The figures populate the plaza where the famous Rockefeller Center Christmas Tree is displayed, the massive forms of their legs and shoulders forming post-and-lintel structures beneath and among which visitors are able to walk.

To create these nine unique figures, the artist quarried massive bluestone slabs, leaving their surfaces as they were found: heavy and coarse, scored by quartz veins, and marked by wind, weather, and erosion. The stones were then rough-cut into blocks and stacked on top of each other to resemble the most recognizable features of the human form.

For more than 20 years, Rondinone has produced a strikingly diverse body of work that includes trance-inducing mandala paintings, figurative sculptures, large-scale landscape drawings, and immersive multi-channel video installations. In recent years he has increasingly turned his attention to public projects. His rainbow neon sign sculpture, Hell, Yes!, adorned the façade of the New Museum on the Bowery from its opening in November 2007 until December 2010.

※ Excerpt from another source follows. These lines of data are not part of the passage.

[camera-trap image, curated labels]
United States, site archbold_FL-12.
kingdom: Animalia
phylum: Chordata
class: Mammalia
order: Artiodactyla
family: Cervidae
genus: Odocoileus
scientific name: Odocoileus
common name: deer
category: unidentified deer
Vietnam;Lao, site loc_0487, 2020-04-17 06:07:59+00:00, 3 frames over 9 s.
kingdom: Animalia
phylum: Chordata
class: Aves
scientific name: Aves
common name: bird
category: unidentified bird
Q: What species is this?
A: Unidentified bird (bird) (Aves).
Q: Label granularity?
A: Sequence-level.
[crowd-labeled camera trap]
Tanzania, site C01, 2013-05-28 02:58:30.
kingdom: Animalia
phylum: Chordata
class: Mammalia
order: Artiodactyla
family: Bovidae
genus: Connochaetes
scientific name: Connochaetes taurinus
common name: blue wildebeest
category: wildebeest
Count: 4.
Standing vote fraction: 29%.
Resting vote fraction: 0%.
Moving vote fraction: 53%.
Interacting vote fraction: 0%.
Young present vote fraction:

Since 1998, Public Art Fund and Tishman Speyer have collaborated to present internationally acclaimed works of art to the millions of people who visit and work at Rockefeller Center. Recent projects include Anish Kapoor’s Sky Mirror in 2006, which received the award for “Best Show in a Public Space” by the U.S. Art Critics Association, Jonathan Borofsky’s monumental sculpture Walking to the Sky in 2004, and Chris Burden’s What My Dad Gave Me in 2008, a 65-foot tall skyscraper made up entirely of construction parts. In 2003, Takashi Murakami’s Reversed Double Helix featured Mr. Pointy, his largest freestanding sculpture to date, two giant floating balloons suspended over the center, and mushroom seating. Nam June Paik’s Transmission broadcast a nightly laser display around the plaza in the summer of 2002. In 2001, Louise Bourgeois presented three massive bronze spiders, including the 30-foot-tall Maman, which was preceded in 2000 by Jeff Koons’ monumental topiary Puppy, which blossomed at the foot of 30 Rockefeller Plaza.